***** PASSAGE PROVIDED *****

Grief is something that buries itself in the deepest part of your heart and lives there for a very long time…
For the mother’s who’s mother has passed away, or doesn’t have a strong relationship with their mother because it’s too damaging to have in your life, I see you and you are strong. You are doing an amazing job at raising those tiny humans.
Becoming a first time mom is a life changing experience for any woman. It’s scary and exciting all at once. The moment I found out that I was pregnant, instantly the first person I wanted to call was my mom. I was scared shitless. I remember always being the friend that would shy away from the topic of having children when it was up for discussion due to the fact that I was afraid to begin the motherhood journey without her. I missed her and I felt selfish in a sense because I would be bringing my child up in a world without knowing my mother’s unconditional grandmother’s love.

*****

*ACTIONS TO TAKE*
A. In the passage on grief and motherhood, who was the first person the writer wanted to call upon learning of the pregnancy?
B. Continue the passage on grief and motherhood from its final sentence, keeping the same first-person voice.

***** ENTRIES SUPPLIED *****

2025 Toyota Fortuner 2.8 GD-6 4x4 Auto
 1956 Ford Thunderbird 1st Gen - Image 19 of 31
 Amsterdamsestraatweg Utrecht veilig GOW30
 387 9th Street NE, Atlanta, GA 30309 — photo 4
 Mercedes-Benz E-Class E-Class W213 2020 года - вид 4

*****

*ANSWER LIST*
A. The writer's mother.

B.
Becoming a mother has started to make me realize that I never got to understand my mother fully. Witnessing her parent for 15 years was not enough time. Looking back I think I spent more time fighting with her over what I didn’t want to wear to school instead of appreciating her. It’s been nearly 10 years and I’m just now grieving the idea of not knowing her longer earth side. Being in the absence of that connection has caused a dull ache in the bottom of my stomach that continues to stay with me.
An open letter to my mother –
You are always with me. When Sophie has decided to skip out
on her afternoon naps on the same day I have a mound of work
to accomplish; she’s tugging at my leg for another snack while I attempt
for the third time to make my first meal of the day at noon,
while simultaneously the cat is chucking a hair ball on the windowsill.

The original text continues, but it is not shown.